Mushroom clouds? Not so unlikely then that Sasha pops up in this story
posted by BentPenguin at 1:11 PM on November 8, 2002

As Ghostinthemachine said, there is no data regarding radiation. While everything else *could be* covered up, radiation couldn't be. Ther would still be lingering traces today, in the soil especially. Either way you shake it was a tragedy and how our military treated the survivors was damn criminal.
posted by moonbird at 1:46 PM on November 8, 2002

*sigh* Mushroom cloud does not mean nuclear explosion.

Also, condensation clouds are caused by a sudden drop of pressure -- an effect of shockwaves, not a special nuclear effect.

And the idiocy of taking out one of your own ports and a bunch of ammunition to boot?
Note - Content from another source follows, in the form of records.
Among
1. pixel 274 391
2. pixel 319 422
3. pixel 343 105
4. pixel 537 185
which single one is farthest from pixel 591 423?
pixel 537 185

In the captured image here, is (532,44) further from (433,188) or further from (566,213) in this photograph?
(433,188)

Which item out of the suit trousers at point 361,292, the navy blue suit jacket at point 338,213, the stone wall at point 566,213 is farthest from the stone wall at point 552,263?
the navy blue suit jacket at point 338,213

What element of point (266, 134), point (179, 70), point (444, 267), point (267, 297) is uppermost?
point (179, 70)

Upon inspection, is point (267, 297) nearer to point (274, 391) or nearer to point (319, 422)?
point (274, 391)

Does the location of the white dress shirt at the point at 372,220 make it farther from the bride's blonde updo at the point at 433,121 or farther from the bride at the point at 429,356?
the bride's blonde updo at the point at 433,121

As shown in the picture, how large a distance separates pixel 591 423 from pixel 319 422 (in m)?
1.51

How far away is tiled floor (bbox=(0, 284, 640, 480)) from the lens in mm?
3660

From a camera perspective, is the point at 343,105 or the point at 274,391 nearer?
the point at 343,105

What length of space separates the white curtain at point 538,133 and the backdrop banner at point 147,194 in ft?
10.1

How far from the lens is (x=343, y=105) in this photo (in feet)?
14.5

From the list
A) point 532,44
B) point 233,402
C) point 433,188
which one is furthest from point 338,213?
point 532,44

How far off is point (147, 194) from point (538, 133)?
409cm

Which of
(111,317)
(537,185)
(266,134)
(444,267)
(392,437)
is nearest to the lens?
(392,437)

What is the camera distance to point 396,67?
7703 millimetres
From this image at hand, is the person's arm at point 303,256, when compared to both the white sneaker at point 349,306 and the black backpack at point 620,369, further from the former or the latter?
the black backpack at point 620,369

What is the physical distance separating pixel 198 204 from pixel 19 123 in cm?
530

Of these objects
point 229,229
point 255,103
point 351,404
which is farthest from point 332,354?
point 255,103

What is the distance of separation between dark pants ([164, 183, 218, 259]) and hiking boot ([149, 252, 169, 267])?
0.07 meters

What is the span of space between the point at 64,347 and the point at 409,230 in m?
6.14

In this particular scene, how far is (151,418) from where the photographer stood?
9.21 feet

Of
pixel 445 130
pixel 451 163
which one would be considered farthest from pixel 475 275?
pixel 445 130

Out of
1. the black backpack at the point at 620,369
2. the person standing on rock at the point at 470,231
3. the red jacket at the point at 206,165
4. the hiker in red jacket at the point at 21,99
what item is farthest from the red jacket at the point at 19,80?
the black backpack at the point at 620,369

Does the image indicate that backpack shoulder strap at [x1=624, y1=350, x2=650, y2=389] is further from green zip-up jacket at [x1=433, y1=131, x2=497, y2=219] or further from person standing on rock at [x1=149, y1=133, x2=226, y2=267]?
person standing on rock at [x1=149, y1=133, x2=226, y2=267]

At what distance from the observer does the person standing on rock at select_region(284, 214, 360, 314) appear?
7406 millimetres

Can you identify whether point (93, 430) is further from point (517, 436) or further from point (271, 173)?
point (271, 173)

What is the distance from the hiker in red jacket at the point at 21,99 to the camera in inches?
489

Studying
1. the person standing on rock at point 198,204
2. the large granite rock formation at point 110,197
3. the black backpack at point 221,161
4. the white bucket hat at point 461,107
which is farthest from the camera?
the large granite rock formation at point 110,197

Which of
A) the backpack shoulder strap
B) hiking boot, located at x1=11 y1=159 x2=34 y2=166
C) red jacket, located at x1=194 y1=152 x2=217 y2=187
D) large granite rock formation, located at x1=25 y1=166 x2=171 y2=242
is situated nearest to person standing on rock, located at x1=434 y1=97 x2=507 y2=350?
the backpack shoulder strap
And the fact that the bombs were only armed just before detonation? And what about the radiation sickness, the leukemias, the hair falling out and the hurting and the dying and the glavin!?
posted by ptermit at 1:46 PM on November 8, 2002

All the accounts of the Trinity test record specific statements and actions by specific players, most famously Oppenheimer's reaction: "I am become Death the destroyer of worlds." Bets were made on whether or not the explosion would set the atmosphere itself on fire. If an accidental explosion had already taken place, the scientists would have behaved quite differently, unless they were awfully good actors.
posted by beagle at 1:58 PM on November 8, 2002

GhostintheMachine, your link reminded me of another horrific port explosion.
posted by hyperizer at 2:23 PM on November 8, 2002

on the night of July in 1944

Wow, talk about nuclear winter...
posted by madprops at 2:40 PM on November 8, 2002

Though Port Chicago has long been held up as an example of official racism in the armed forces (and it was a key event leading to Truman's desegregation order), another incident showed dramatically how eager the Navy would be to simply shift blame: the Iowa gun turret explosion, which killed 47 sailors in 1989. It's a matter of institutional obtuseness and self-preservation.